LATITUDES

«Dupe» et les autres mots de juin

Le langage révèle l’époque. Notre chroniqueuse s’interroge ce mois-ci sur l’usage des termes «dupe», «vocal» et «sabotage».

Dupe

Comme jamais, nous craignons d’être dupes. Un climat de méfiance règne. Nos sources sont-elles fiables? Une question qu’acheteuses et acheteurs de «dupes» ne se posent pas en se ruant sur ces produits qui jouent cartes sur table.

Jusqu’ici, dupe renvoyait à une personne que l’on trompe sans qu’elle en ait le moindre soupçon. Une nouvelle acception est venue s’y ajouter. Hier, on appelait contrefaçon ou imitation, la reproduction de produits de luxe. Aujourd’hui on parle de dupes, des alternatives peu onéreuses à des biens très convoités. Un mot masculin provenant du terme anglais «duplicate» et non du français «duper». Pas de jeu, ni de marché de dupes, on sait à quoi s’en tenir avec ces dupes qui ne cherchent pas à passer pour ce qu’ils ne sont pas. Le fabricant de dupes s’inspire des produits de grandes marques et y appose la sienne.

Les jeunes en raffolent. Le hashtag «dupe» cartonne sur les réseaux sociaux avec des milliards de vues. Après vêtements, chaussures, accessoires et bijoux, les produits de beauté et parfums se lancent dans la vente de dupes. Si vous ne pouvez pas vous offrir le parfum de vos rêves, parce que trop cher, optez pour son dupe! Non sans avoir préalablement consulté un site qui compare les dupes à leurs modèles de référence («Dupethat» par exemple). Trop s’en éloigner relève-t-il de la duperie?

Vocal, vocaux

Avis aux boomers: ils ne sont plus les derniers adeptes des messages vocaux. Ceux-ci connaissent un retour en grâce sous l’appellation abrégée de «vocaux». Chacun en fait le constat, ils sont de plus en plus présents sur les messageries. Plus simples que le SMS et moins longs que l’appel, ils conviennent, on le savait, aux seniors. Mais, c’est nouveau, aux très jeunes également.

Certains jugent les vocaux égotiques, paresseux, voire impudiques ou impolis. Des reproches qui devraient être balayés avec un nouvel usage «qui ne vire pas à la tannée pour le destinataire»? (Libération).

Quel est donc ce mode de «bon emploi» des vocaux? Le quotidien français dévoile «un petit guide des règles implicites du bon vocal» qui permet d’éviter d’exaspérer son destinataire. On retiendra qu’un vocal, c’est une minute maximum. Pas de vocal à son boss ou ses collègues; on lui préférera le mail. Vérifiez que votre interlocuteur n’a pas développé une aversion aux vocaux en lui envoyant un message écrit lui demandant son assentiment. Soyez authentique et spontané. Pour vous faire écouter, évitez un vocal monotone et plat qui ressemble à un répondeur.
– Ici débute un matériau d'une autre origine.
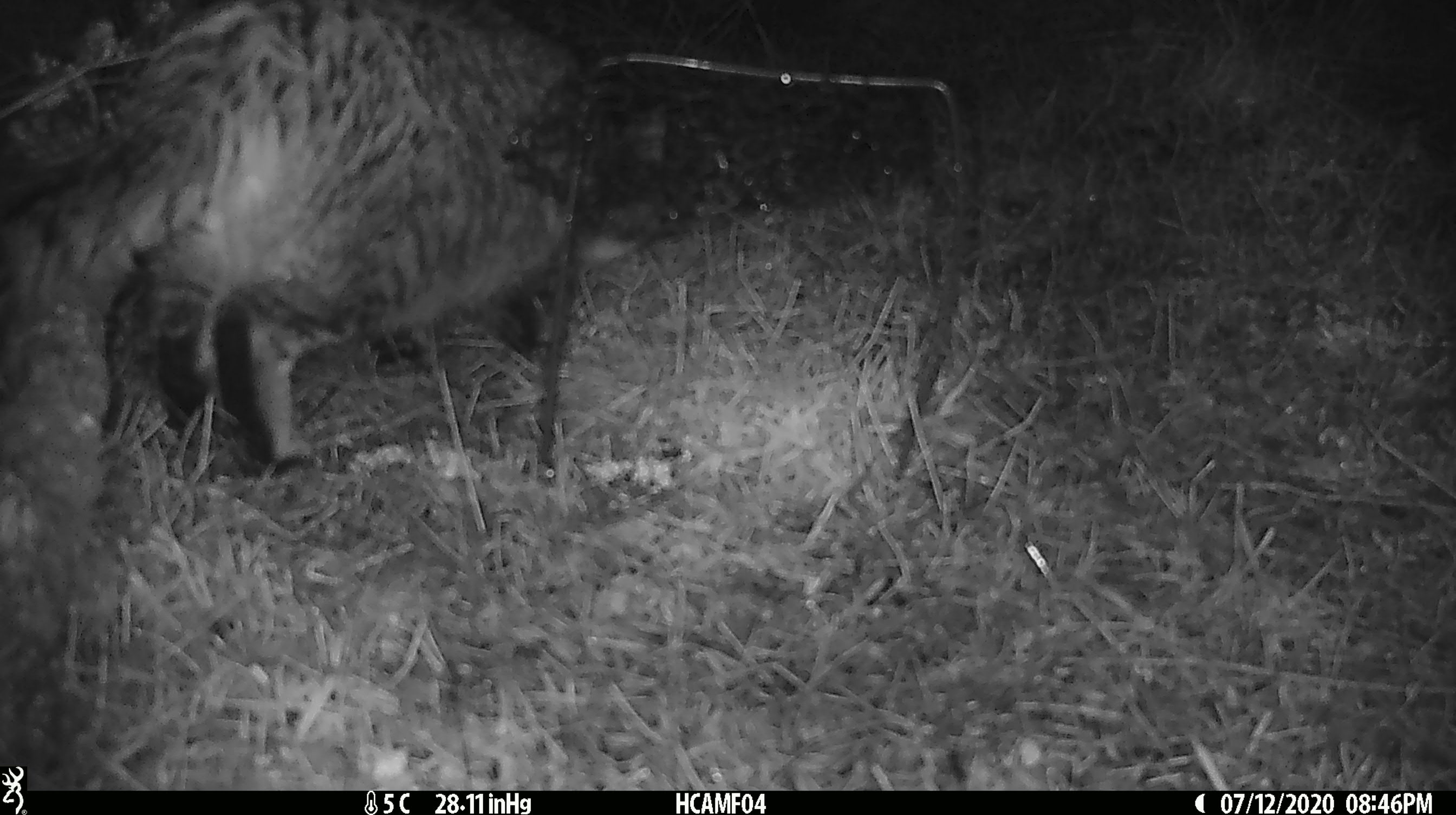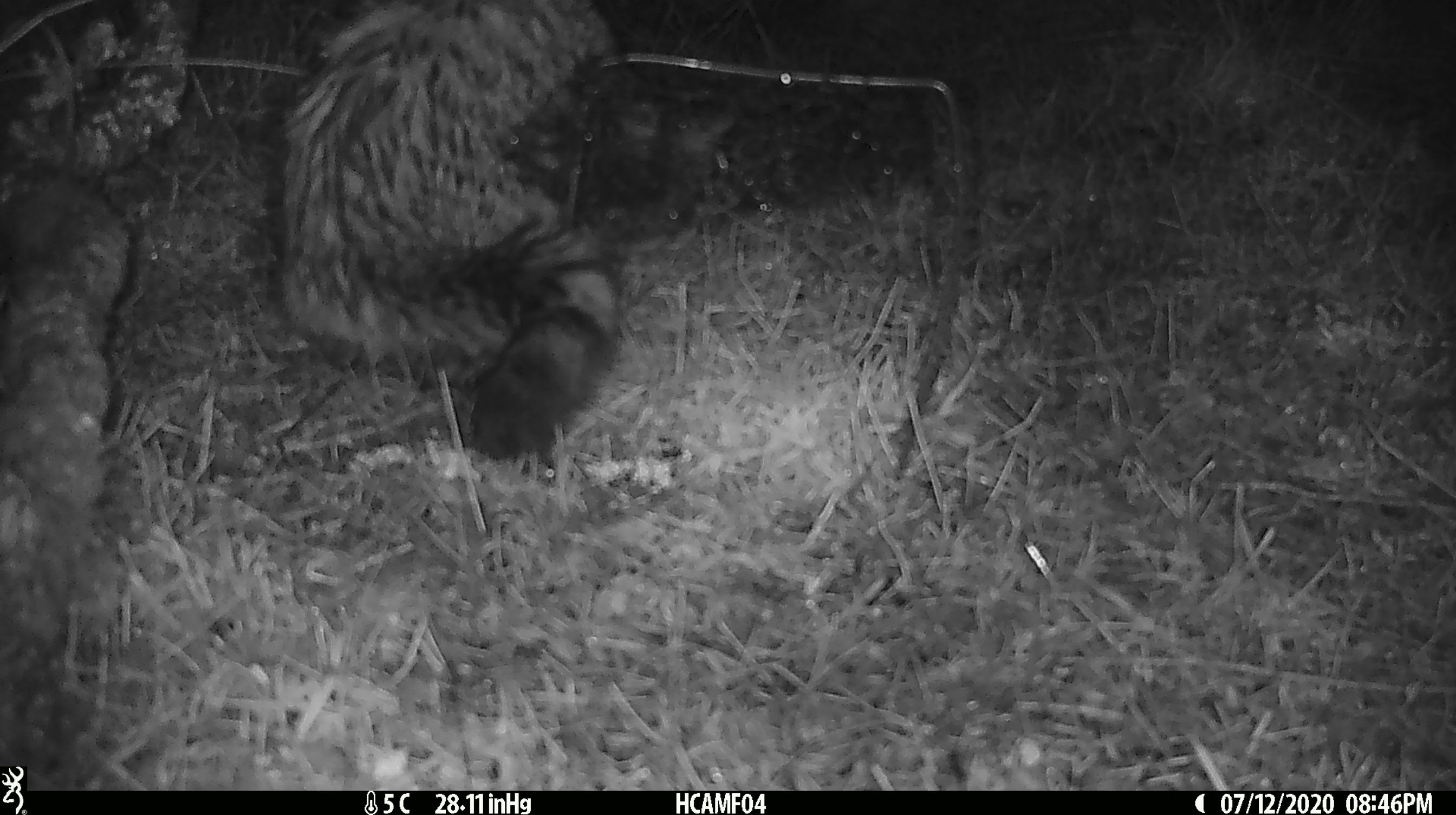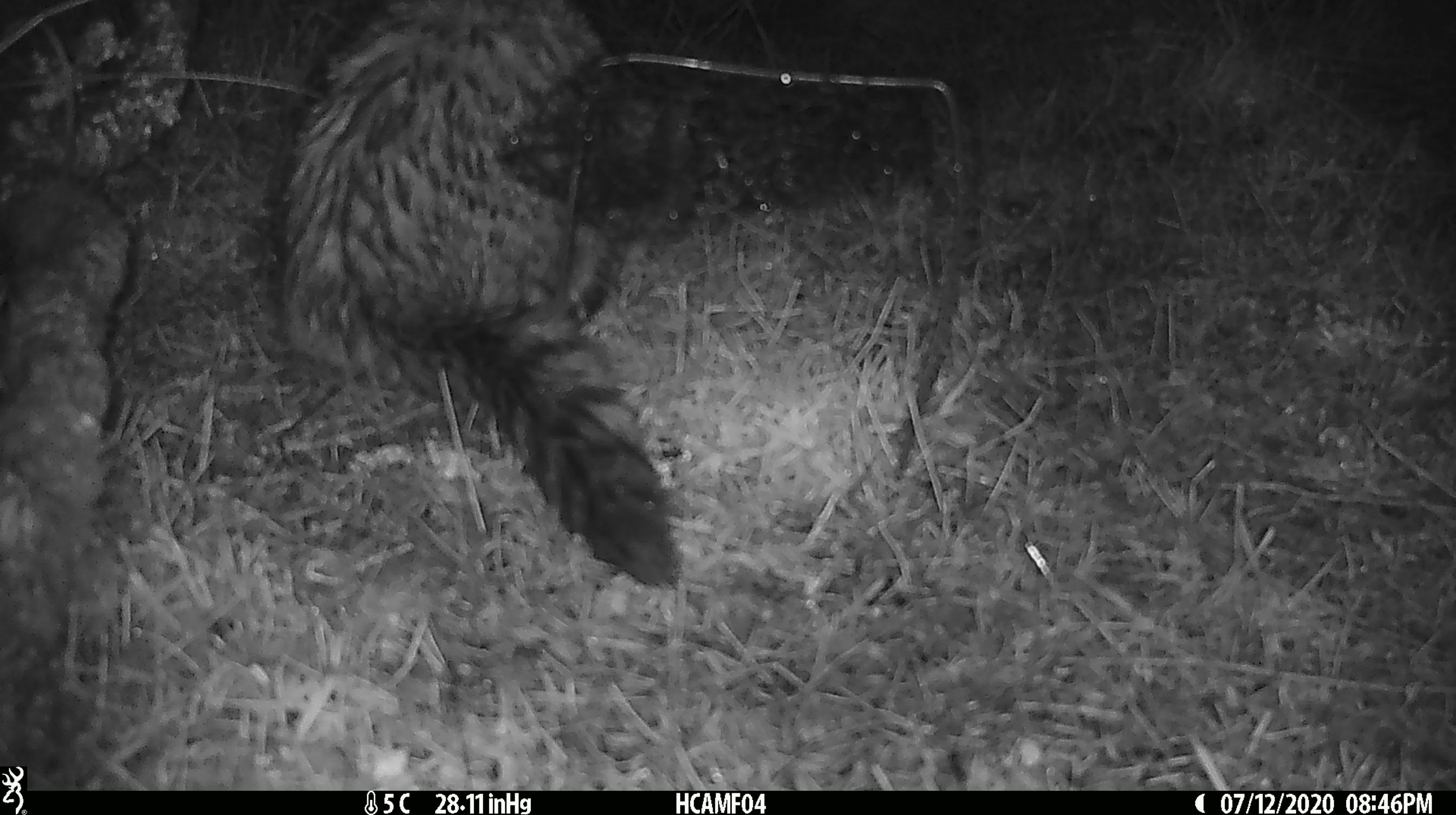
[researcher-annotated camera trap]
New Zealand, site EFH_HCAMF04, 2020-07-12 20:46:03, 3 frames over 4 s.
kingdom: Animalia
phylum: Chordata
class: Mammalia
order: Carnivora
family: Felidae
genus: Felis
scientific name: Felis catus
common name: domestic cat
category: cat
Cat (domestic cat) (Felis catus).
Si appliquées, ces précautions devraient épargner toute raillerie aux adeptes des vocaux.

Sabotage

Que de sabotages aux auteurs et visées hétéroclites! Leur pratique comme outil de lutte est très présente: mode d’action de guerre en Ukraine et en Russie, slogan «Grève, blocage, sabotage» sur les pancartes des cortèges français contre les réformes, détériorations de gazoducs, de lignes de chemins de fer et d’antennes 5G ou encore derniers recours des écolos.

Le mot «sabotage» viendrait des ouvriers révoltés qui jetaient leurs sabots dans les machines en vue de les détruire (tisserands hollandais, luddites anglais ou encore canuts lyonnais). C’est là une légende, contestent d’autres étymologistes. Le terme ne renverrait pas à la chaussure de bois mais à une attitude défensive. Les travailleurs faisant semblant d’exécuter du bon travail tout en produisant vite et mal. «Sabotage n’aurait pas été conçu comme une image littérale mais utilisé dans des sens variés de “gâchis”». Une certitude, son origine demeure incertaine.

Rapidement sorti du monde du travail, le sabotage est bien souvent devenu l’arme du faible dans un combat asymétrique. De quoi lui assurer un bel avenir.